Schmiergeld für Immunität

Die Quellen sind offenbar versiegt, das Geld ist wahrscheinlich genauso weg, wie Daniel Uckermann mit seinem kongolesischen Diplomatenpass. Der wohl nicht ganz billig war, da musste er wohl kräftig schmieren. Zunächst einmal Titelhändler „Konsul“ Hans-Herrmann Weyer in Berlin mit insgesamt 80.000 Euro einschließlich Flugkosten, behauptet der Informant. Weitere 40.000 Euro Bakschisch seien fällig geworden, damit Uckermann bei der Frau des Botschafters der Republik Kongo in Berlin eine Vorzugsbehandlung bekam.

Auch Attaché K. der Botschaft soll nicht leer ausgegangen sein. Ihm spendierte Uckermann wohl einen amerikanischen SUV der Extraklasse, einen Hummer HS, dank seines Verbrauchs wohl der beste Freund der Mineralölindustrie. Als Uckermann am 15. März vergangenen Jahres seinen Pass in Kinshasa abholte, hätte er noch etliche Scheine nachreichen müssen, weil der Frau Botschafterin das Geld beim Hausbau ausgegangen sein soll, erzählt der einst Vertraute von Uckermann.

Keine Werbung für Uckermann? Seine Eigendarstellung sah anders aus...
Keine Werbung für Uckermann? Seine Eigendarstellung sah anders aus…

Ob diesem der Diplomatenpass den Status der Immunität garantiert, sei allerdings fraglich, denn das Auswärtige Amt in Berlin ziere sich, diesen Status anzuerkennen. Nun sollen Uckermanns Berliner Botschaftsfreunde versuchen, ihm einen Honorar Konsul von München ans Revers zu heften. Fraglich bleibt hier, ob Uckermann dies hilft. Denn es ist wohl davon auszugehen, dass er als Beschuldigter inzwischen auf Fahndungslisten steht, nachdem er untergetaucht ist. Seine Villa in Rottach-Egern macht jedenfalls nicht den Eindruck, als sei sie derzeit bewohnt.

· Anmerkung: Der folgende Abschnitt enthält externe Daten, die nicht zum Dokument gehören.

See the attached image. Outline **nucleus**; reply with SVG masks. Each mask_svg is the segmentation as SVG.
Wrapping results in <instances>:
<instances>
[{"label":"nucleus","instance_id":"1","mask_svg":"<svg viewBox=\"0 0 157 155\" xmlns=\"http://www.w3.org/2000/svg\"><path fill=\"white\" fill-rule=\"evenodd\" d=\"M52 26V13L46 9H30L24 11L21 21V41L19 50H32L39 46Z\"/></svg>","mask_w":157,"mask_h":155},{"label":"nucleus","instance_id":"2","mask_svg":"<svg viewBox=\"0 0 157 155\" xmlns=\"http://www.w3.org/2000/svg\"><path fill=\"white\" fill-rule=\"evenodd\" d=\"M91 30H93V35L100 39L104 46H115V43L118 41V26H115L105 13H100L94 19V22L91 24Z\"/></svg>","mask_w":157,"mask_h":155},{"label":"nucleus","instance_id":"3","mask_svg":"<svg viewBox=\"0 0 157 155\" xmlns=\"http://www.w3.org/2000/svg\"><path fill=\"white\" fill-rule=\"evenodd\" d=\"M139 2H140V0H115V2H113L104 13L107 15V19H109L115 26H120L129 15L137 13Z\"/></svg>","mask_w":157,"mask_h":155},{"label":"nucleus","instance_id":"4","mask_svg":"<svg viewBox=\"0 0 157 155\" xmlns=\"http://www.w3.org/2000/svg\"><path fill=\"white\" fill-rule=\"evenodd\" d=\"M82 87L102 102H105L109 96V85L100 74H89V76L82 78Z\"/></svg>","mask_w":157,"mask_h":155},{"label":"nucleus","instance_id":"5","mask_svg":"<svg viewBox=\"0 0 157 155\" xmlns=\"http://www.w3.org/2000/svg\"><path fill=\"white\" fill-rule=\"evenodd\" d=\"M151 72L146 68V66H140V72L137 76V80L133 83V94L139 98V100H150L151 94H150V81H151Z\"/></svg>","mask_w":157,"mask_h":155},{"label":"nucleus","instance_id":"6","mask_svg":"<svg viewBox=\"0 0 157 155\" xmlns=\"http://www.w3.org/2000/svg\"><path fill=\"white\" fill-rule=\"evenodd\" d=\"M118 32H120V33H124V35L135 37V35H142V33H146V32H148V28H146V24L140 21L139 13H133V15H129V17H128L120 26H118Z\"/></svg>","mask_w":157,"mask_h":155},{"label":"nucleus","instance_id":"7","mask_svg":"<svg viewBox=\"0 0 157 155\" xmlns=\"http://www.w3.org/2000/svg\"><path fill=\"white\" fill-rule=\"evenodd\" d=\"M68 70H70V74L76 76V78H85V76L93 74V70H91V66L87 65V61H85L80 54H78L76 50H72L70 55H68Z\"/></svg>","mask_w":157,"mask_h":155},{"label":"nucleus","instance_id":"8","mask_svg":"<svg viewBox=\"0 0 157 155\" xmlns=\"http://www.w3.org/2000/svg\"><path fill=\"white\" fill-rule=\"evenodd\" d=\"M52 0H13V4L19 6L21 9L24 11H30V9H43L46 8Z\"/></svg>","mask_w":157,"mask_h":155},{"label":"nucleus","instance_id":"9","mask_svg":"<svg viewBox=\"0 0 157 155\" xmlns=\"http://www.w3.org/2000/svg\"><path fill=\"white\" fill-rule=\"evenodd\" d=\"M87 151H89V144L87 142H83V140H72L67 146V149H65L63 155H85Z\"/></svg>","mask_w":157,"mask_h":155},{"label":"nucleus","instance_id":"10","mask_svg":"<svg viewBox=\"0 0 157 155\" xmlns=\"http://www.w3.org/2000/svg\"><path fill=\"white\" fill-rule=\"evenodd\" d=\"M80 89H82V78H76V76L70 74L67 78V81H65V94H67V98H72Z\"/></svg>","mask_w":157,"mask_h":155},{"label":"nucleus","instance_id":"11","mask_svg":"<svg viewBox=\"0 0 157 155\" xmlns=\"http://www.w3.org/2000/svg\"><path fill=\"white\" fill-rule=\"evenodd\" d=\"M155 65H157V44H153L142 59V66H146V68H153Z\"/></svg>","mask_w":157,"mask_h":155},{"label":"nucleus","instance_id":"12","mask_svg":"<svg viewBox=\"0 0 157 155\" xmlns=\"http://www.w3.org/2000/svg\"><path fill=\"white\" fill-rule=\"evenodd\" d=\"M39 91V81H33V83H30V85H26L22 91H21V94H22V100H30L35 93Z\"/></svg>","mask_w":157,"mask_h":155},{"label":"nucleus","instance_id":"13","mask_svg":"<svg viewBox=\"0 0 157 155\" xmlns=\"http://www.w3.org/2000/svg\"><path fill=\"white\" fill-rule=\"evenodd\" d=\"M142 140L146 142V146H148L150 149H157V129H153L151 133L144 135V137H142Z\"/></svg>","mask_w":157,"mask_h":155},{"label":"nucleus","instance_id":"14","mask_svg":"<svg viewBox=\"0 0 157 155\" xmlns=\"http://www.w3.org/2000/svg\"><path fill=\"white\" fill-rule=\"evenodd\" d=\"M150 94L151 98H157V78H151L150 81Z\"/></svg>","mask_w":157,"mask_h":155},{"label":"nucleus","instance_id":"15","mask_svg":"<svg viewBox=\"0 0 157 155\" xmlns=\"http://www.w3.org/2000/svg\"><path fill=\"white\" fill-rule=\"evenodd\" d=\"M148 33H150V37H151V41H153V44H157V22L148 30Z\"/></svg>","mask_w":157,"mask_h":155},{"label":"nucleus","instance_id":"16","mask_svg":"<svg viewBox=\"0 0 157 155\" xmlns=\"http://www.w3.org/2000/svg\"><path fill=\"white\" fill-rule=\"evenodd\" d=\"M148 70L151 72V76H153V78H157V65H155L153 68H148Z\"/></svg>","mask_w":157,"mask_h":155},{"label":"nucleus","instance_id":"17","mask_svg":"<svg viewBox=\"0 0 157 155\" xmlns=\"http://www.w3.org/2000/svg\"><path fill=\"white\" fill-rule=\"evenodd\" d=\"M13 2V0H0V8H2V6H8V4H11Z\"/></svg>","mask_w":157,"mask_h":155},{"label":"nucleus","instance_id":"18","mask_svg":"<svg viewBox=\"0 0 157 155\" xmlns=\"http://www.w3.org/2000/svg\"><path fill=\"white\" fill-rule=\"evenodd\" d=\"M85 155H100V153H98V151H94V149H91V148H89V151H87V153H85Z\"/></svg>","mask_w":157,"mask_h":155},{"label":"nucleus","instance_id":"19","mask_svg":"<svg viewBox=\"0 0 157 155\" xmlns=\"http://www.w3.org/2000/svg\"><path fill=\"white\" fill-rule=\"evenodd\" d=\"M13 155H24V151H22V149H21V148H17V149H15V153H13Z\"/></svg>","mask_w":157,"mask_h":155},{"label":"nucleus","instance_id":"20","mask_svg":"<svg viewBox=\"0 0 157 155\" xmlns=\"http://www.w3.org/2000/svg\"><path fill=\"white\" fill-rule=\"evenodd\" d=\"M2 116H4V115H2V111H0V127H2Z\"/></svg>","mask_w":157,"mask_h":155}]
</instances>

Im Internet warb Uckermanns Firma im März noch damit: „Wir entwickeln Produkte durch Beobachtung unserer Mitmenschen, Gespräche mit Freunden und Familie. Wir gehen mit offenen Augen und Ohren durch die Welt. Das Ziel dieser Produkte ist so einfach, wie schwer: Kinder und Erwachsene finanziell absichern“. Manchem Anleger dürfte dies nun wie eine Verhöhnung vorkommen.